● Provided information

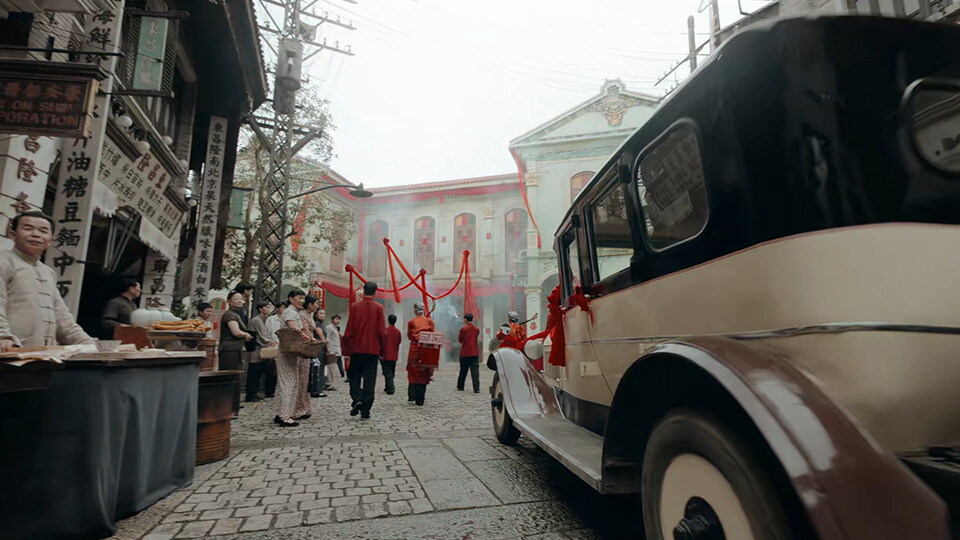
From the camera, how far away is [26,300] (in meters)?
2.84

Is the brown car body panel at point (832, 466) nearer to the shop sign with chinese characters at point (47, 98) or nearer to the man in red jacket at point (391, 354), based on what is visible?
the shop sign with chinese characters at point (47, 98)

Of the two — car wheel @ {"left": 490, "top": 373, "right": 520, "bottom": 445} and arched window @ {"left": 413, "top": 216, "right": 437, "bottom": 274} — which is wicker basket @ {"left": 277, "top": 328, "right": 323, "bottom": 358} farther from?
arched window @ {"left": 413, "top": 216, "right": 437, "bottom": 274}

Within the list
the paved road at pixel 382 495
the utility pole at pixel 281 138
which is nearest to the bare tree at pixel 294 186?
the utility pole at pixel 281 138

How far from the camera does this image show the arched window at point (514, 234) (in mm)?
22719

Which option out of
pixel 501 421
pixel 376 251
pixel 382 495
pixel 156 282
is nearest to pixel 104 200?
pixel 156 282

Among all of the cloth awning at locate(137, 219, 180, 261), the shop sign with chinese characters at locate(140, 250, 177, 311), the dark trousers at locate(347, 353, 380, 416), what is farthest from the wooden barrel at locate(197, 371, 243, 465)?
the shop sign with chinese characters at locate(140, 250, 177, 311)

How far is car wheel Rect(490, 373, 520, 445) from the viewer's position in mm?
4477

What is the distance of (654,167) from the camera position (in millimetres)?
2295

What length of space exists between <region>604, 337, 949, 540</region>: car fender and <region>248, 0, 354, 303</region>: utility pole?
11.1 meters

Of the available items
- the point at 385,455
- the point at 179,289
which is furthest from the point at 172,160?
the point at 385,455

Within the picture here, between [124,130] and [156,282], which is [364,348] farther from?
[156,282]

● What to produce
Rewrite all of the records with "camera" switched to "lens" and everything else unchanged. Leave the pictures out.

● Output of the exercise
From the lens, how far away is [26,300] (in meters)?
2.84

Is the brown car body panel at point (832, 466) nearer to the shop sign with chinese characters at point (47, 98) or nearer to the man in red jacket at point (391, 354), based on what is visible?
the shop sign with chinese characters at point (47, 98)

Of the two — car wheel @ {"left": 490, "top": 373, "right": 520, "bottom": 445} and arched window @ {"left": 413, "top": 216, "right": 437, "bottom": 274} — which is wicker basket @ {"left": 277, "top": 328, "right": 323, "bottom": 358} farther from?
arched window @ {"left": 413, "top": 216, "right": 437, "bottom": 274}

Within the list
the paved road at pixel 382 495
the utility pole at pixel 281 138
which is nearest to the bare tree at pixel 294 186?
the utility pole at pixel 281 138

How far from the lens does this image show the arched window at point (514, 234) (in mm)?
22719

Which option out of
pixel 501 421
pixel 376 251
pixel 382 495
pixel 156 282
is nearest to pixel 104 200?
pixel 156 282

Among all of the cloth awning at locate(137, 219, 180, 261), the shop sign with chinese characters at locate(140, 250, 177, 311), the dark trousers at locate(347, 353, 380, 416), what is farthest from the wooden barrel at locate(197, 371, 243, 465)?
the shop sign with chinese characters at locate(140, 250, 177, 311)

How far is car wheel Rect(490, 373, 520, 445) from the viewer's position in mm?
4477

What is the distance of (654,167) from the lens position (in millimetres)?
2295

What length of space exists between <region>604, 337, 949, 540</region>: car fender and <region>248, 0, 354, 303</region>: utility pole?
11.1 meters

Of the available items
- the point at 385,455
- the point at 179,289
which is furthest from the point at 172,160?
the point at 385,455

Within the picture here, between [124,130] and [156,282], which is [364,348] farther from?
[156,282]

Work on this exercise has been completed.